Heat is the fuel of hurricanes, and the North Pacific last summer was the hottest on record, a University of Hawaii climate scientist has calculated.
"This summer has seen the highest global mean sea surface temperatures ever recorded since their systematic measuring started," said Axel Timmermann, a UH oceanography professor, in a statement Thursday. "Temperatures even exceed those of the record-breaking 1998 El Nino year."
Sea surface temperatures have remained fairly stable since 2000, a phenomenon known as the global warming hiatus.
The recent temperature spikes mean that hiatus "has come to an end," said Timmermann, affiliated with the International Pacific Research Center. "The ocean warming has picked up speed again."
Both the global and North Pacific sea surface temperatures were record-breaking, even without an El Nino, he said.
"The main contributor to this recent warming is the North Pacific, which has warmed up far beyond any recorded value, shifting hurricane tracks, weakening trade winds and causing coral bleaching in the Hawaiian Islands," Timmermann said in a report. "An initial extratropical sea surface temperature anomaly already developed in January 2014. A few months later, in April and May 2014, a massive wind-triggered equatorial sloshing of warm water from the western to the eastern tropical Pacific and the subsequent spreading of this water along the North American coast, released large amounts of energy to the surface that had been locked up in the western tropical Pacific for almost a decade.

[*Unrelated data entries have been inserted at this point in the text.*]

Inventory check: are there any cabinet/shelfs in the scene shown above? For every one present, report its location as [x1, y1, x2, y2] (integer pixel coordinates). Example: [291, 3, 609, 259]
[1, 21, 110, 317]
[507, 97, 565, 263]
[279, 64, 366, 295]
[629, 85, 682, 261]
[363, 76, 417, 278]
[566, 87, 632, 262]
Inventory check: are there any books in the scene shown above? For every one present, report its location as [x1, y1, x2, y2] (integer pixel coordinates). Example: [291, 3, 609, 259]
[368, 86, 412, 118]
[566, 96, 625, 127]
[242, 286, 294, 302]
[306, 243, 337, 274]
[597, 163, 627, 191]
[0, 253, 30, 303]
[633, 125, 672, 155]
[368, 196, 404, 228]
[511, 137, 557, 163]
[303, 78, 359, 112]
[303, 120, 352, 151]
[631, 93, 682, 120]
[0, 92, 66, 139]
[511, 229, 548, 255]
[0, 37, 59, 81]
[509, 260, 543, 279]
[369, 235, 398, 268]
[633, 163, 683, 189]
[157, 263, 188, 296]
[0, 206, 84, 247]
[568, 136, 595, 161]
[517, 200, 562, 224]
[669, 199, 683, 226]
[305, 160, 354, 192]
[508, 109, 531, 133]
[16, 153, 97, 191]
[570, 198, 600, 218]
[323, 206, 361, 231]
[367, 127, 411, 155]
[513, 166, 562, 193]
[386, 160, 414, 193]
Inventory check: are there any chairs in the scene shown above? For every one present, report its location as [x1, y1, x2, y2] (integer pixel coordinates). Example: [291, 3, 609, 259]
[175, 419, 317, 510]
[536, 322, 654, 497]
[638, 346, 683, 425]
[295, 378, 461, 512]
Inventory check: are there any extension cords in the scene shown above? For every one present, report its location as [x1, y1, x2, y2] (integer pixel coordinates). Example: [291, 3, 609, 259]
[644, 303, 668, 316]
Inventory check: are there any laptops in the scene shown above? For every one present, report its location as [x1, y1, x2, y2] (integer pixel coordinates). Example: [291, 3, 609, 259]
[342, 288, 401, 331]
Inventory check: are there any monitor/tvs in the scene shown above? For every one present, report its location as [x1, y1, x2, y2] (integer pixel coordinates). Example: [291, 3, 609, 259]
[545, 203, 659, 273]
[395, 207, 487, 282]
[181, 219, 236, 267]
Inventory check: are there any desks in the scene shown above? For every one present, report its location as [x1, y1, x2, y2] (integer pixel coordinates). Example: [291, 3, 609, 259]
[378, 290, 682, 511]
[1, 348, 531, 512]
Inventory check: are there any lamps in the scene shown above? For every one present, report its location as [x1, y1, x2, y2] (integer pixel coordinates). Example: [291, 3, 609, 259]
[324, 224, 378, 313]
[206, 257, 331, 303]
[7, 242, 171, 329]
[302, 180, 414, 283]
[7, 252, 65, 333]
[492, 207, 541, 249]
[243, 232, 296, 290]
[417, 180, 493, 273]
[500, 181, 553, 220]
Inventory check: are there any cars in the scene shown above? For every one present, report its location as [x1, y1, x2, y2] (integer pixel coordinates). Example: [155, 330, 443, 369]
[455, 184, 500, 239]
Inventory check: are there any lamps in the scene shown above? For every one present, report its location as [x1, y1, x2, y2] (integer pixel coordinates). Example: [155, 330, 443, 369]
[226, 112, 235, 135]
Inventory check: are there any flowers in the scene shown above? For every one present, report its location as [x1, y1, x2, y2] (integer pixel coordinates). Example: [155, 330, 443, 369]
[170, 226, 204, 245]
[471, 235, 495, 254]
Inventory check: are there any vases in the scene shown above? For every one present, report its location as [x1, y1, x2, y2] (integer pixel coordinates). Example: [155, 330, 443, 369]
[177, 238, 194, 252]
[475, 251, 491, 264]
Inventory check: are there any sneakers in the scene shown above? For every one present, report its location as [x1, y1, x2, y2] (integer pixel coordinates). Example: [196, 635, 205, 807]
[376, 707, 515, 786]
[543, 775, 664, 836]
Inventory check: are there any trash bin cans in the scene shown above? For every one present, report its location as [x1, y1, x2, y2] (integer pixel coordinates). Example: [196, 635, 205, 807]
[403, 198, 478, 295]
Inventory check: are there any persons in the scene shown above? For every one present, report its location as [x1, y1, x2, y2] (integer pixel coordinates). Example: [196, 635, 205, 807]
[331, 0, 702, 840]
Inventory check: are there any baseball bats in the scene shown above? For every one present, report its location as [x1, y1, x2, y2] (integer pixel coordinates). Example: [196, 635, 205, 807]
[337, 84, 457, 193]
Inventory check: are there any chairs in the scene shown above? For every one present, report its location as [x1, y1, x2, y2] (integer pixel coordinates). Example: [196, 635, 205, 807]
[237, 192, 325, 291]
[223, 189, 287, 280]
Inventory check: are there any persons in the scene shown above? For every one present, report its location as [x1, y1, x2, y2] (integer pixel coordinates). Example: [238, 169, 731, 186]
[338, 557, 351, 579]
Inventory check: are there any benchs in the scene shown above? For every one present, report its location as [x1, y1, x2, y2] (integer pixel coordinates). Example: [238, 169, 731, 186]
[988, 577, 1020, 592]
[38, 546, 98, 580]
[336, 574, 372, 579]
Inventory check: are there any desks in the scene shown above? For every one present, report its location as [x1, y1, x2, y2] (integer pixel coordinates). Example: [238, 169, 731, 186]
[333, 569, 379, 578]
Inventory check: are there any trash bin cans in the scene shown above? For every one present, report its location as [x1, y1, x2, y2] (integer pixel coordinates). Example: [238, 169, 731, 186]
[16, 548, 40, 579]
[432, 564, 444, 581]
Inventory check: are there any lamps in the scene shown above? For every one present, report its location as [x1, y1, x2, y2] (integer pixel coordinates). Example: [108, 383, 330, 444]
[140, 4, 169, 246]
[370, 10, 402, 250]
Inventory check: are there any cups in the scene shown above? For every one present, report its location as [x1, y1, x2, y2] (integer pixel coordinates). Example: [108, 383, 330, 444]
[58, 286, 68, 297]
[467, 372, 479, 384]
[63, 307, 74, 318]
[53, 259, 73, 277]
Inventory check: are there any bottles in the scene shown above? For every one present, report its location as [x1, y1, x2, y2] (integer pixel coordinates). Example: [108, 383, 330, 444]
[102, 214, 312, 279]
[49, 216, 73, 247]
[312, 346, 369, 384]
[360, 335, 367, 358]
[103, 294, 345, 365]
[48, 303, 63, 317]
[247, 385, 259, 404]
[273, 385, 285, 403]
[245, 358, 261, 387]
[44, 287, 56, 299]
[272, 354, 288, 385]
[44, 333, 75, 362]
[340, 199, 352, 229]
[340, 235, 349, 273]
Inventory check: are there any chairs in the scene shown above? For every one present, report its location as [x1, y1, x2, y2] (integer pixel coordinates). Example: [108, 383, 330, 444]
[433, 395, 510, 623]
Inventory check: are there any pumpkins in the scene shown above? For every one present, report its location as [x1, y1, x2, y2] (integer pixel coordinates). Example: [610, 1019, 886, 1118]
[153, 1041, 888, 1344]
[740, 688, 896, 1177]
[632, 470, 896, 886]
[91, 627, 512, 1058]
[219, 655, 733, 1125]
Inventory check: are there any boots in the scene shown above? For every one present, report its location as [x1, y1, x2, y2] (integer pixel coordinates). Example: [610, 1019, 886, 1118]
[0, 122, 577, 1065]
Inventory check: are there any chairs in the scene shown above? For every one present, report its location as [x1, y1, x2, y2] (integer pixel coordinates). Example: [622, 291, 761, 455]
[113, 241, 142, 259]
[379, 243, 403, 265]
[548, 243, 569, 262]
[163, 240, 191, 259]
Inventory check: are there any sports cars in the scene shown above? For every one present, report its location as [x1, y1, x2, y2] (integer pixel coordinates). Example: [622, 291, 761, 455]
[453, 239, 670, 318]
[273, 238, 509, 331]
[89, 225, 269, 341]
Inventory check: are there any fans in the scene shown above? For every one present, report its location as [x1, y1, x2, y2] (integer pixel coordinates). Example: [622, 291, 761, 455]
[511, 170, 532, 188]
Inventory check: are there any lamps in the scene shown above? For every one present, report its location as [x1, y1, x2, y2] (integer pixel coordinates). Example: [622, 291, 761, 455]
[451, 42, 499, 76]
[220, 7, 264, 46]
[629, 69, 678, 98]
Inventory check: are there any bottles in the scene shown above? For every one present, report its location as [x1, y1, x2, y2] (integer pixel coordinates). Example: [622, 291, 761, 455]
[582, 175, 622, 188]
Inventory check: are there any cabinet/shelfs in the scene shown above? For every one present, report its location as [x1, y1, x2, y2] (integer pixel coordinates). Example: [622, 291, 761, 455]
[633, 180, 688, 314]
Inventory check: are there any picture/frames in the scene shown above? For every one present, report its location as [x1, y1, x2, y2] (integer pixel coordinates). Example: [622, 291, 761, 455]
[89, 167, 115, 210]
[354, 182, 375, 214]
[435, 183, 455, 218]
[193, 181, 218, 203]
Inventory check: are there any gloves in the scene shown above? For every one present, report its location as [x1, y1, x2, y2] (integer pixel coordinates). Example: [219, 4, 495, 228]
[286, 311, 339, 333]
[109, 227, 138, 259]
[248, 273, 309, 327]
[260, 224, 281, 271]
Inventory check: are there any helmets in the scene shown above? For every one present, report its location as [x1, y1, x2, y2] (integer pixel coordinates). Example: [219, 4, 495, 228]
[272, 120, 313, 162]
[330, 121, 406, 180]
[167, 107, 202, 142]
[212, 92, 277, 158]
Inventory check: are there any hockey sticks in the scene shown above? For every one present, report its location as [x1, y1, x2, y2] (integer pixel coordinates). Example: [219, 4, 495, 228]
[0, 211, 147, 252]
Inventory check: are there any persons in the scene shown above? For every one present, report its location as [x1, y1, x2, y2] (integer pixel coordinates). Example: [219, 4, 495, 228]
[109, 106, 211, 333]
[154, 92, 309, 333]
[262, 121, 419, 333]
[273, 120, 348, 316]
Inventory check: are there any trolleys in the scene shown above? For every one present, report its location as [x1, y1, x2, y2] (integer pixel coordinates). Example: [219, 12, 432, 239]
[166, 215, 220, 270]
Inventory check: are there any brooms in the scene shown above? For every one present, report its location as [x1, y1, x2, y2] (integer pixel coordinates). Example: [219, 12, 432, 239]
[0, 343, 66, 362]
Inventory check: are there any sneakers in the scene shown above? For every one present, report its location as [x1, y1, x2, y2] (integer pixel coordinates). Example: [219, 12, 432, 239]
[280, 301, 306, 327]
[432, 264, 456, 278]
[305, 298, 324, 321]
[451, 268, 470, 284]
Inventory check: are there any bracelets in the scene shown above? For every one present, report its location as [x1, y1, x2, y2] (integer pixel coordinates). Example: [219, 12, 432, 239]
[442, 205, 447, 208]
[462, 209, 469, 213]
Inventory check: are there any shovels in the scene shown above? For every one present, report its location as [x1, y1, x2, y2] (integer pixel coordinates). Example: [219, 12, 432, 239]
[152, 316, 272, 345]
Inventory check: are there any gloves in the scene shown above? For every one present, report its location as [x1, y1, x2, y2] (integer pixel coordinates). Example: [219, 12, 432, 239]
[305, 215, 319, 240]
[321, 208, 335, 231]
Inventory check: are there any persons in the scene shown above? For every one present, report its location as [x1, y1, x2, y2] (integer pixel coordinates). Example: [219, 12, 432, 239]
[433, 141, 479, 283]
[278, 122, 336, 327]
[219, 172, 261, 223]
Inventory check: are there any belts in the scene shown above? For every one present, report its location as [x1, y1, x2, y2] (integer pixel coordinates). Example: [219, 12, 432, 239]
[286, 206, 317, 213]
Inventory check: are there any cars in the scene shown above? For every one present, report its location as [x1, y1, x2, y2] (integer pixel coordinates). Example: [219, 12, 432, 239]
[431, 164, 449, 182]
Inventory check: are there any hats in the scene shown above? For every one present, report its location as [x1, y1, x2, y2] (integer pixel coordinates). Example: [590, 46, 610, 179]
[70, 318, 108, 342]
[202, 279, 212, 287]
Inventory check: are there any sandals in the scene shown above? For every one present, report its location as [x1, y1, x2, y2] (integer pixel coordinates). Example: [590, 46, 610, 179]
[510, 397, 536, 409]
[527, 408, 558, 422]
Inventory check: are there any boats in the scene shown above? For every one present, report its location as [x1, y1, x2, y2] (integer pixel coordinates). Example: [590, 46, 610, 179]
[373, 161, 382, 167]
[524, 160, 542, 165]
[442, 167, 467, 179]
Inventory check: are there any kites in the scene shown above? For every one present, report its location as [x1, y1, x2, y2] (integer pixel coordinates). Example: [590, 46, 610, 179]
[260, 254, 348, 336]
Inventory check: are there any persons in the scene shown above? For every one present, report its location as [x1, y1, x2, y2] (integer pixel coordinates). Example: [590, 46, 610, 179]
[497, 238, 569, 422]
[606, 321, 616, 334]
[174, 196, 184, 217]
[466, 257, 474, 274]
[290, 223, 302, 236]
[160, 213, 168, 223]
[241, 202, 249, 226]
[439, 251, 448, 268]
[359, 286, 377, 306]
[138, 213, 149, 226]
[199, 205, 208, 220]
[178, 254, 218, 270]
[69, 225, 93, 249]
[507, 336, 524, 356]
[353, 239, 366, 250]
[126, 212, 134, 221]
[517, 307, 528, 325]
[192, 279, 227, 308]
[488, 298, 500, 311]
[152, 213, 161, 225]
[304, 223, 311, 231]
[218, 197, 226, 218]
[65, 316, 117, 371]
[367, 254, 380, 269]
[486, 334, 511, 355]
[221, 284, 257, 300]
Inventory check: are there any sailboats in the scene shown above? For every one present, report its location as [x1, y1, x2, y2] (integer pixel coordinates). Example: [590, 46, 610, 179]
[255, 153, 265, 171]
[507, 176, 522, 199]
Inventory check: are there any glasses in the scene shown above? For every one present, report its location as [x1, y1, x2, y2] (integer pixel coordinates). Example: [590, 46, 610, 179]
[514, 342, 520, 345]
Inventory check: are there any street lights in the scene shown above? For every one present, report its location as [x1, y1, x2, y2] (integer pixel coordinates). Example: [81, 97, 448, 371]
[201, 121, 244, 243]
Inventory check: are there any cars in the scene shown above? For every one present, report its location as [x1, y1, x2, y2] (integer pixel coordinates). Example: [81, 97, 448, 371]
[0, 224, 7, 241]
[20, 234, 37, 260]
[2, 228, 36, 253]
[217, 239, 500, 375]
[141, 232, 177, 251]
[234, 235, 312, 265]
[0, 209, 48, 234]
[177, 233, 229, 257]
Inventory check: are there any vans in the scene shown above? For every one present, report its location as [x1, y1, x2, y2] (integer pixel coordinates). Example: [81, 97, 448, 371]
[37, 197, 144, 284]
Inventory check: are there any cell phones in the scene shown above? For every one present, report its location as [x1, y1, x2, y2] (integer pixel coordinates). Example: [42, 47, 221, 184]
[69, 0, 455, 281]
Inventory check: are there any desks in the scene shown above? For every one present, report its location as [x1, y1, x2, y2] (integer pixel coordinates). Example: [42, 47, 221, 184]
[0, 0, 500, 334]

Additional warming contributions came from record-breaking greenhouse gas concentrations and an unusual weakening of the North Pacific summer trade winds, which reduced the evaporative cooling of the oceans."
In July, ocean surfaces were nearly 1 degree Fahrenheit (0.55 Celsius) above the average since 1890, topping the previous record of 0.9 F in 1998, Timmermann said. In the North Pacific the temperatures were 1.44 degrees Fahrenheit above average, or 0.45 degree warmer than the 1998 peak.
"It’s a remarkable situation, and I’ve never seen warming of the North Pacific like that," Timmermann told New Scientist magazine.